10. La spesa annua sostenuta nell'anno 2004 dalle pubbliche amministrazioni di cui all'articolo 1, comma 2, del decreto legislativo 30 marzo 2001, n. 165, per missioni all'estero e spese di rappresentanza, relazioni pubbliche e convegni, deve essere non superiore alla spesa annua mediamente sostenuta negli anni dal 2001 al 2003, ridotta del 15 per cento. Gli atti e i contratti posti in essere, dalla data di entrata in vigore del presente decreto, in violazione della disposizione contenuta nel primo periodo del presente comma costituiscono illecito disciplinare e determinano responsabilità erariale. Gli organi di controllo e gli organi di revisione di ciascun ente vigilano sulla corretta applicazione del presente comma. Il limite di spesa stabilito dal presente comma può essere superato in casi eccezionali, previa adozione di un motivato provvedimento adottato dall'organo di vertice dell'amministrazione, da comunicare preventivamente agli organi di controllo ed agli organi di revisione dell'ente (3).

□ □ □

Compito 1:
Stabilisci se le affermazioni (a), (b) e (c) concordano con il testo sul limite di spesa. Per ciascuna rispondi sì o no e cita tra virgolette le parole decisive del testo. (a) La spesa del 2004 per missioni all'estero e rappresentanza deve restare entro la media del triennio 2001-2003 ridotta del 15 per cento. (b) Il limite di spesa non può essere superato in nessun caso. (c) Il provvedimento motivato che consente di superare il limite va comunicato agli organi di controllo solo a spesa avvenuta.
Il testo sul limite di spesa non ha alcun legame con le righe di dati.

□ □ □

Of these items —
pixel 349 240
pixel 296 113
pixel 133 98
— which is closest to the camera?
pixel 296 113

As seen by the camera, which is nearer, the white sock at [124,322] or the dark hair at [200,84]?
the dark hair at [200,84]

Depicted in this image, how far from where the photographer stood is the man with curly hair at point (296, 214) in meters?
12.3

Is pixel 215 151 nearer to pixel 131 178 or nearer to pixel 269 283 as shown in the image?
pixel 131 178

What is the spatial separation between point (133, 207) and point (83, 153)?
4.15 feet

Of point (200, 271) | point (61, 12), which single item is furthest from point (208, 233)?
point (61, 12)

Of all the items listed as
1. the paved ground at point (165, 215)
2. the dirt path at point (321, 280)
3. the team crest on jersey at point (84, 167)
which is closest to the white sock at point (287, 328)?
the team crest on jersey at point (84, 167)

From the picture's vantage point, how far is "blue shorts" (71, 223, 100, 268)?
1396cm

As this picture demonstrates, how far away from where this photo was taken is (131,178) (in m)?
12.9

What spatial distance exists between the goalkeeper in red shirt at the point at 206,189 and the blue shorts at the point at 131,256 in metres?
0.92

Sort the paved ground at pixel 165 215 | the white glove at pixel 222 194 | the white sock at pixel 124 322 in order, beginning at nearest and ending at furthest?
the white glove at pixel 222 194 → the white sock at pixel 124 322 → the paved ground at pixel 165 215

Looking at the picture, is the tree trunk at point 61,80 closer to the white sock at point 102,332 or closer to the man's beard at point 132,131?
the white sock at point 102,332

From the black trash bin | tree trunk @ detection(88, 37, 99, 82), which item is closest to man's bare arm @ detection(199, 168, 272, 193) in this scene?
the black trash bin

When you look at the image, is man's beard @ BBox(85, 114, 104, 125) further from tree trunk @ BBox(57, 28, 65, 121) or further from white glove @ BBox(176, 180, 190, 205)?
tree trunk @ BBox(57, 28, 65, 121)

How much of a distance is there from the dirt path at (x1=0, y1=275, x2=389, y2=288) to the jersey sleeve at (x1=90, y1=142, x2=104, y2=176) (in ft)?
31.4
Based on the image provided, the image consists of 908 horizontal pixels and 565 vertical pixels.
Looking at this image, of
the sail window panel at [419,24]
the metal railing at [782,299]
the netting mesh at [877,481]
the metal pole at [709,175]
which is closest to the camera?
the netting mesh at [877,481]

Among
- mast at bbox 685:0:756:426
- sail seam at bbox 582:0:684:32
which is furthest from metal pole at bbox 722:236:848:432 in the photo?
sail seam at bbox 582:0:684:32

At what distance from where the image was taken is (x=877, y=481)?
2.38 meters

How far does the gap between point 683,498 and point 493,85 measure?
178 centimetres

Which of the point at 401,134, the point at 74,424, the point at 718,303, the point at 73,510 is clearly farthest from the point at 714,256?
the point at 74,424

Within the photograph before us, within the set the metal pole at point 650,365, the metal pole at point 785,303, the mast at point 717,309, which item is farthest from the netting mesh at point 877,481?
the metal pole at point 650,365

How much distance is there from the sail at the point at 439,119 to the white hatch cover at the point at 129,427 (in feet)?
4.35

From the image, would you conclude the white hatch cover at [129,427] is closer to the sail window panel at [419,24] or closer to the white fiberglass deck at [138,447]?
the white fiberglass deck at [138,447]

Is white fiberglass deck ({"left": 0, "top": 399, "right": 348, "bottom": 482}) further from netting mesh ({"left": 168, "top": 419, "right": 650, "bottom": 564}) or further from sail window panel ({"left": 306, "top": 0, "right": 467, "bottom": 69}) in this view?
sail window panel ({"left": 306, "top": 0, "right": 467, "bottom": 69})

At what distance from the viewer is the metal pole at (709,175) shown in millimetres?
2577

□ □ □

Compito 2:
Per favore, disponi come lista JSON di stringhe, una per ciascuna riga e senza le righe vuote, le righe di dati dalla riga con "At what distance from the" fino all'ultima riga di dati, entrambe comprese.

Risposta finale 1:
(a) Sì: "deve essere non superiore alla spesa annua mediamente sostenuta negli anni dal 2001 al 2003, ridotta del 15 per cento".
(b) No: "Il limite di spesa stabilito dal presente comma può essere superato in casi eccezionali".
(c) No: "da comunicare preventivamente agli organi di controllo ed agli organi di revisione dell'ente".

Risposta finale 2:
[
  "At what distance from the viewer is the metal pole at (709,175) shown in millimetres?",
  "2577"
]